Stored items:
________________________
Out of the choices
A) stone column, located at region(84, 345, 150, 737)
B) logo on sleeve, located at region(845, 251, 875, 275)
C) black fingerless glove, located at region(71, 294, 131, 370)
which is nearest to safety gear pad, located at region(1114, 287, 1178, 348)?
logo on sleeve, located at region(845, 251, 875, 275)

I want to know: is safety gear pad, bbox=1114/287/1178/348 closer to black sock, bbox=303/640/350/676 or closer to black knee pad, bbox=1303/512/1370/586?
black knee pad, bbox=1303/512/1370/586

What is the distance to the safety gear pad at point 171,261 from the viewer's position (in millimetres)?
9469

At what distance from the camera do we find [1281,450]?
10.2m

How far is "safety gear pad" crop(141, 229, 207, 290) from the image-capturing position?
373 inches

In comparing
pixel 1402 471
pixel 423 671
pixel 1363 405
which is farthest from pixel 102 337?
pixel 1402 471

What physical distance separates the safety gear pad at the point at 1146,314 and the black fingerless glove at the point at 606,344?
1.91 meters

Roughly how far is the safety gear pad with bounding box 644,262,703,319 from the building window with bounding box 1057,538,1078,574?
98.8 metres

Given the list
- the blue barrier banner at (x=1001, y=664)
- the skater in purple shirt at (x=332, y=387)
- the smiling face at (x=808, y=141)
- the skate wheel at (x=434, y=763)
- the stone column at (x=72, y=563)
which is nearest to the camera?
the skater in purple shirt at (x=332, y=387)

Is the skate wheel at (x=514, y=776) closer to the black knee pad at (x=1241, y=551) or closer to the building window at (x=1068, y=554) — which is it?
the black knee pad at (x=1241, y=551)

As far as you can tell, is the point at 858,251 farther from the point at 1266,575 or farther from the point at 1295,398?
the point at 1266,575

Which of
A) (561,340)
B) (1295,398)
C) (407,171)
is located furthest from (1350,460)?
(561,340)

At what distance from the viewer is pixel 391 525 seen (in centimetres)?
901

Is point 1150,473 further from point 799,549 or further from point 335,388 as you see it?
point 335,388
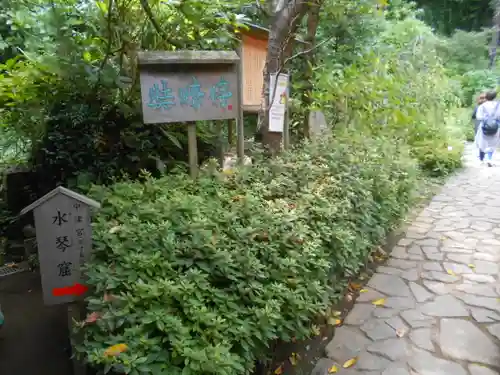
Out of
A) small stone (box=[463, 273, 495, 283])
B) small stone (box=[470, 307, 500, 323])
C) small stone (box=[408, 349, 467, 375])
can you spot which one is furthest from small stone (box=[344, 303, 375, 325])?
small stone (box=[463, 273, 495, 283])

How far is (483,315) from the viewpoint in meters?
4.04

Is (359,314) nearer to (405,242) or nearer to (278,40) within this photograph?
(405,242)

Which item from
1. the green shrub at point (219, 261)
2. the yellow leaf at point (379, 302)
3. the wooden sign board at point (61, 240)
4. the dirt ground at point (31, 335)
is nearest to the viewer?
the green shrub at point (219, 261)

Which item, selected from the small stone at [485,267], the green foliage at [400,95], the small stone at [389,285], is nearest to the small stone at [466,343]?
the small stone at [389,285]

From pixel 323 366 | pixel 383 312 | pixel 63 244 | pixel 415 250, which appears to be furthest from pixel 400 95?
pixel 63 244

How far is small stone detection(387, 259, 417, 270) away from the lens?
522 centimetres

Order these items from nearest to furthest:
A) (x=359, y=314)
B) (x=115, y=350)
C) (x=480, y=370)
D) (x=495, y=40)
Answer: (x=115, y=350) → (x=480, y=370) → (x=359, y=314) → (x=495, y=40)

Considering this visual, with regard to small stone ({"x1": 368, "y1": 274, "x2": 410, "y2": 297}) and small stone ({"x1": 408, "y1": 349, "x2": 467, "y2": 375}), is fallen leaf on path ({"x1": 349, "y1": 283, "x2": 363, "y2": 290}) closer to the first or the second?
small stone ({"x1": 368, "y1": 274, "x2": 410, "y2": 297})

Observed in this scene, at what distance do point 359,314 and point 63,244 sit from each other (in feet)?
9.53

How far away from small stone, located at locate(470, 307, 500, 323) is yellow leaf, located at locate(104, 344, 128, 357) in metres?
3.39

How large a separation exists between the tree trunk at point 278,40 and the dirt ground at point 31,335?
298cm

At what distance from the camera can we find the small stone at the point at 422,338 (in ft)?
11.7

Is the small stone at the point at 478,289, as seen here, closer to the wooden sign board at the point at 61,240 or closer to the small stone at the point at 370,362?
the small stone at the point at 370,362

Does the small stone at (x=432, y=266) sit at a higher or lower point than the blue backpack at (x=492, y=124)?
lower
________________________
→ **WHAT THE TASK REQUIRES**: Copy the lines from the start of the records through the line holding "1.91 meters", inclusive.

→ **WRITTEN ANSWER**:
Out of the choices
A) stone column, located at region(84, 345, 150, 737)
B) logo on sleeve, located at region(845, 251, 875, 275)
C) black fingerless glove, located at region(71, 294, 131, 370)
which is nearest to safety gear pad, located at region(1114, 287, 1178, 348)?
logo on sleeve, located at region(845, 251, 875, 275)

I want to know: is safety gear pad, bbox=1114/287/1178/348 closer to black sock, bbox=303/640/350/676 or closer to black knee pad, bbox=1303/512/1370/586?
black knee pad, bbox=1303/512/1370/586

What is the distance to the safety gear pad at point 171,261 from the viewer's position (in millimetres)?
9469

At what distance from the camera do we find [1281,450]?
10.2m

How far is "safety gear pad" crop(141, 229, 207, 290) from the image-capturing position?
373 inches

In comparing
pixel 1402 471
pixel 423 671
pixel 1363 405
which is farthest from pixel 102 337?
pixel 1402 471

What physical distance separates the safety gear pad at the point at 1146,314 and the black fingerless glove at the point at 606,344?
1.91 meters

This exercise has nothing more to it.